Task: Without including any picture, copy the entries that follow word for word.
[Input Boundary: Start]
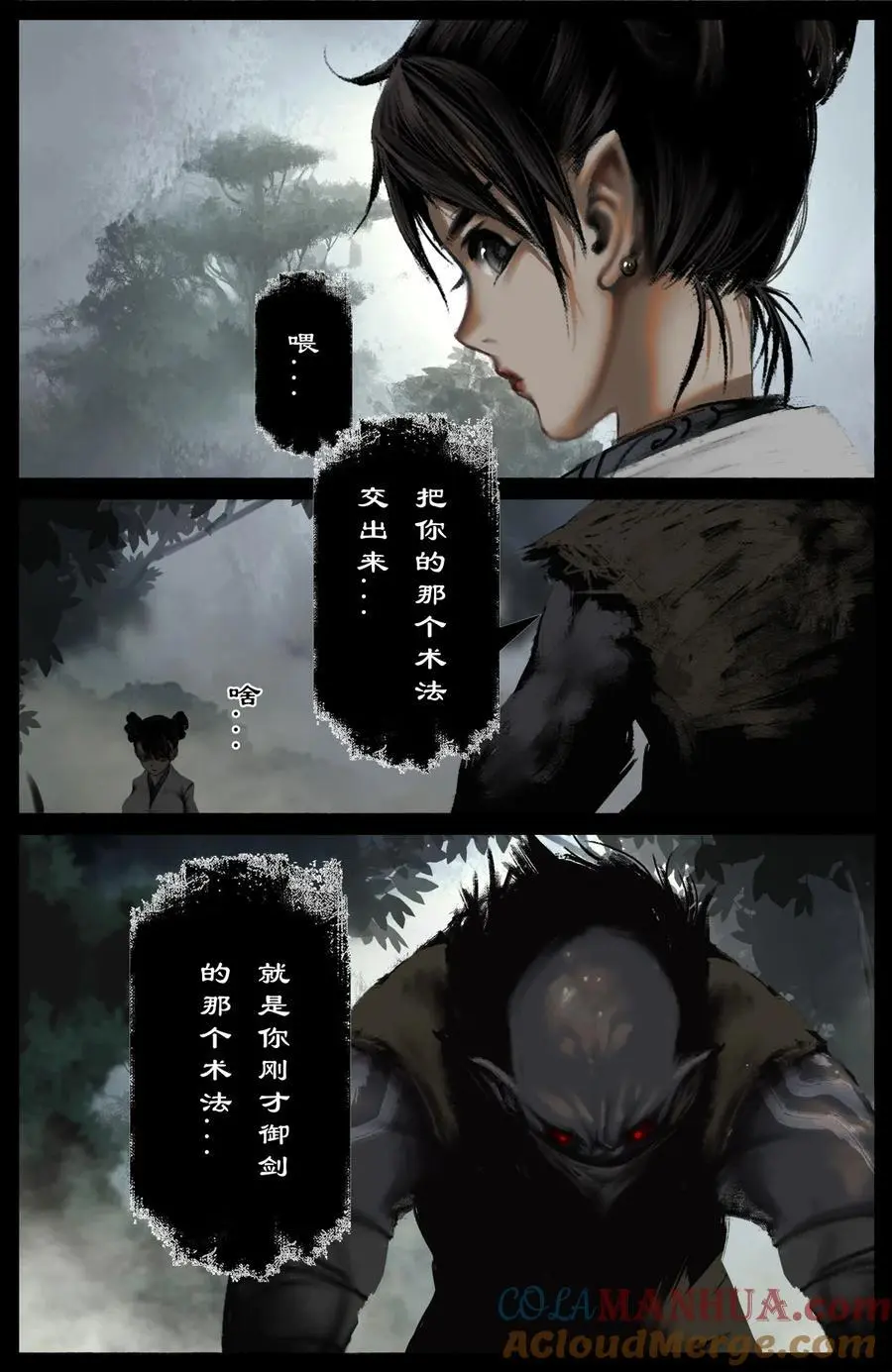318 猪之切磋8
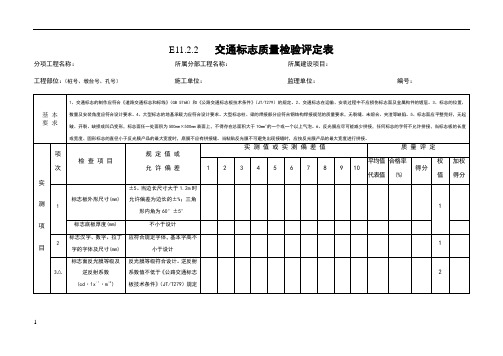 交通安全设施工程质量检验评定表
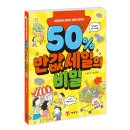 (주)예림당 이미지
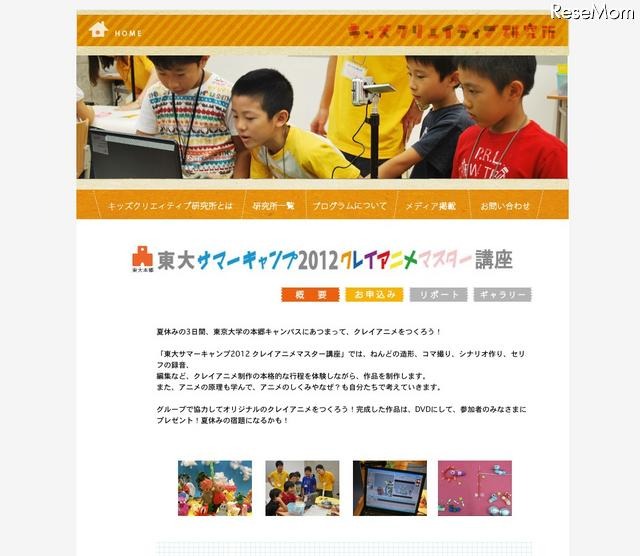 東大サマーキャンプ2012 クレイアニメマスター講座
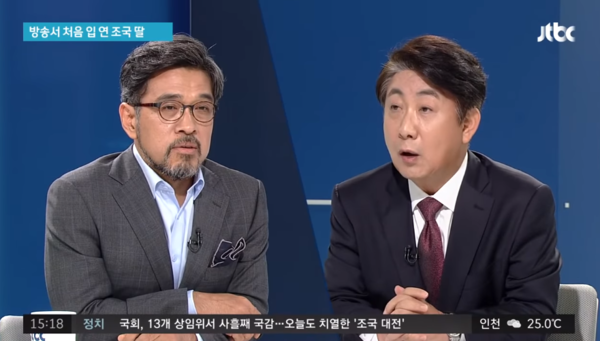 2019년 10월 4일 JTBC  '라이브 썰전 유튜브 방송화면 갈무리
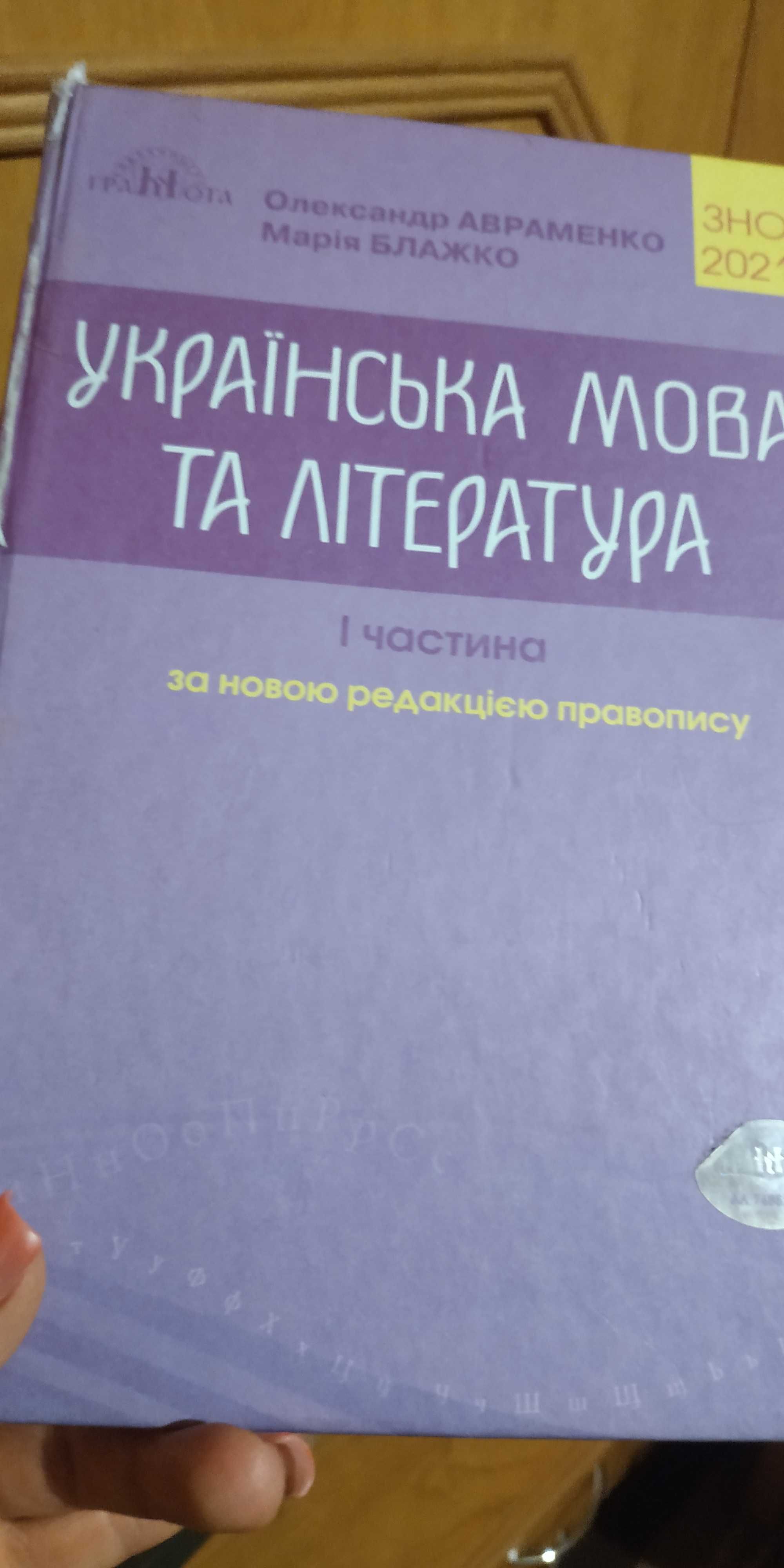 Українська мова і література. О.Авраменко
[Input Boundary: End]
Result of this task:
318 猪之切磋8
 交通安全设施工程质量检验评定表
 (주)예림당 이미지
 東大サマーキャンプ2012 クレイアニメマスター講座
 2019년 10월 4일 JTBC  '라이브 썰전 유튜브 방송화면 갈무리
 Українська мова і література. О.Авраменко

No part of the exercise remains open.